O assassinato de Marcelo Arruda não é fato isolado e preanuncia enfrentamentos políticos mais duros até as eleições de outubro. Assim, as candidaturas da esquerda socialista e suas organizações – Vera Lúcia (PSTU), Sofia Manzano (PCB) e Leonardo Péricles (UP) – precisam imediatamente sentar à mesa para juntas comporem uma frente política de lutas para impulsionar a mobilização de rua como tarefa central.

“As armas da crítica não podem, de fato, substituir a crítica das armas; a força material tem de ser deposta por força material, mas a teoria também se converte em força material uma vez que se apossa dos homens. A teoria é capaz de prender os homens desde que demonstre sua verdade face ao homem, desde que se torne radical. Ser radical é atacar o problema em suas raízes. Para o homem, porém, a raiz é o próprio homem.” (Introdução à Crítica da Filosofia do Direito de Hegel – Karl Marx)

ANTONIO SOLER

Na noite do sábado passado, 9/7, em Foz do Iguaçu (PR), o policial penal federal Jorge José da Rocha Guaranho invadiu a festa de aniversário de 50 anos de Marcelo Aloízio de Arruda, que ocorria na da Associação Esportiva Saúde Física Itaipu, e o assassinou com dois tiros. Os relatos das testemunhas e as filmagens dão conta de que lá pelas 22 horas, Guaranho, que estava com mulher e filho, parou seu carro em frente ao local em que ocorria a comemoração – que tinha como tema o PT e Lula – e passou a gritar “aqui é Bolsonaro” e “Lula ladrão”, e mais um conjunto de impropérios.

Objetivo 1 :: Segundo o texto fornecido, até quando se preveem enfrentamentos políticos mais duros?
Objetivo 2 :: Por favor, reescreva o trecho do texto fornecido que começa em "O assassinato de" e termina em "como tarefa central.", substituindo "frente política" por "aliança política".

Material fornecido ::
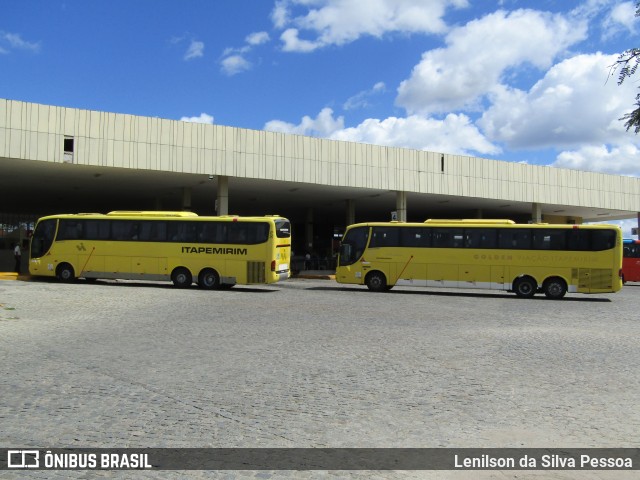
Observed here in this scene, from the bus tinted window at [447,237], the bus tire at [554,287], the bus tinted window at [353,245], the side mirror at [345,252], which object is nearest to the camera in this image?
the bus tire at [554,287]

Resposta 1 :: Até as eleições de outubro.

Resposta 2 ::
O assassinato de Marcelo Arruda não é fato isolado e preanuncia enfrentamentos políticos mais duros até as eleições de outubro. Assim, as candidaturas da esquerda socialista e suas organizações – Vera Lúcia (PSTU), Sofia Manzano (PCB) e Leonardo Péricles (UP) – precisam imediatamente sentar à mesa para juntas comporem uma aliança política de lutas para impulsionar a mobilização de rua como tarefa central.